§ EXERCISE GOAL: Could you print exactly the lines from the one that contains "Le Creuset Dutch" to the end of the data, both ends included, and nothing else? Skip the pictures.

§ EXERCISE DATA:

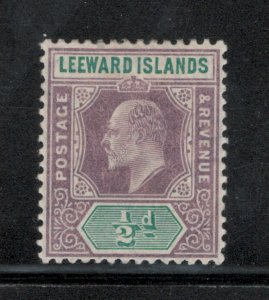 Leeward Islands 1906 King Edward VII 1/2p Scott # 29 MH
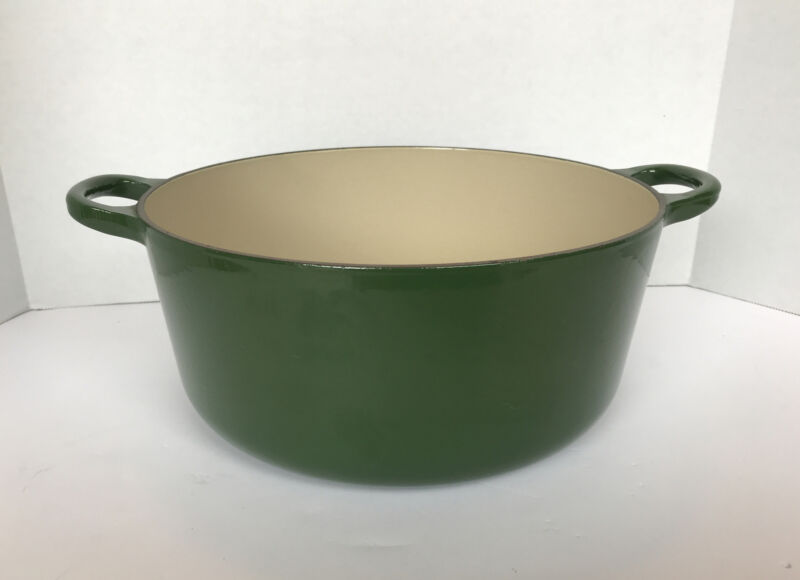 Le Creuset Dutch Oven #26 5.5 Qt Green Made In France No Lid
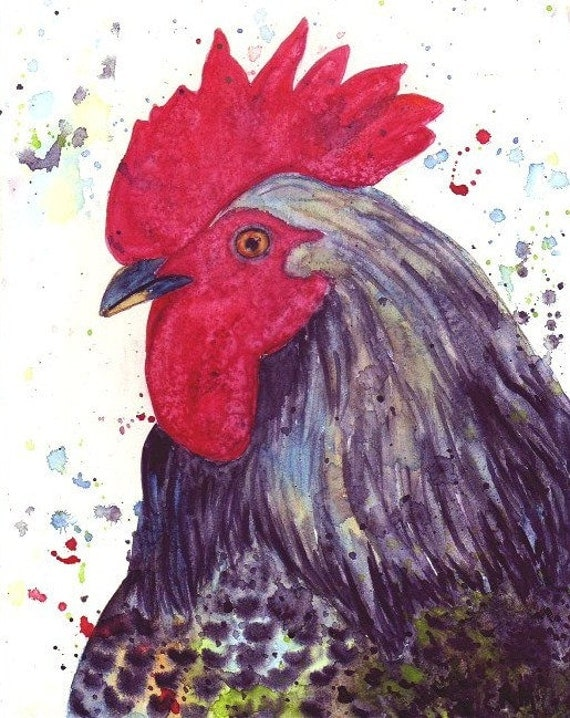 Rooster -  Contemporary Home Decor, House warming gift  by ebsq Artist Ricky Martin FREE SHIPPING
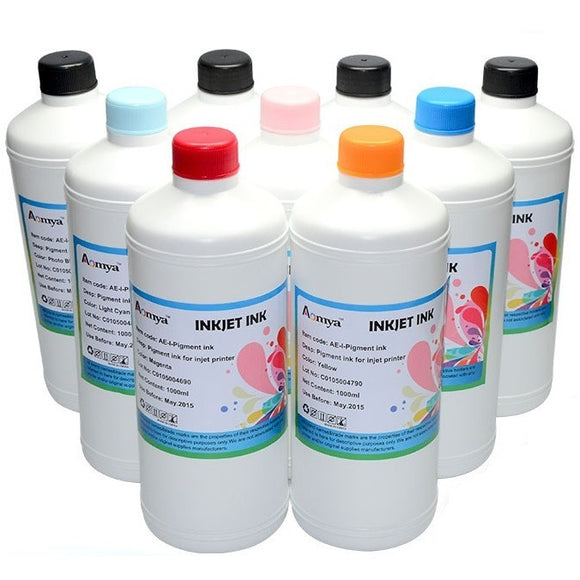 Liquido Clean Solution (limpiacabezales)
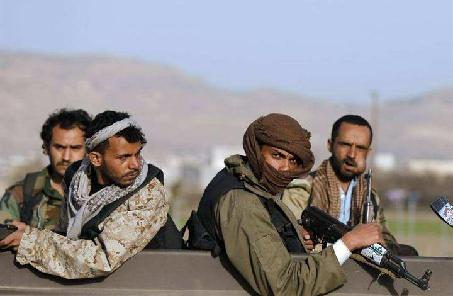 胡塞武装代表团在联合国特使陪同下启程前往瑞典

§ SOLUTION FOR THIS EXERCISE:
 Le Creuset Dutch Oven #26 5.5 Qt Green Made In France No Lid
 Rooster -  Contemporary Home Decor, House warming gift  by ebsq Artist Ricky Martin FREE SHIPPING
 Liquido Clean Solution (limpiacabezales)
 胡塞武装代表团在联合国特使陪同下启程前往瑞典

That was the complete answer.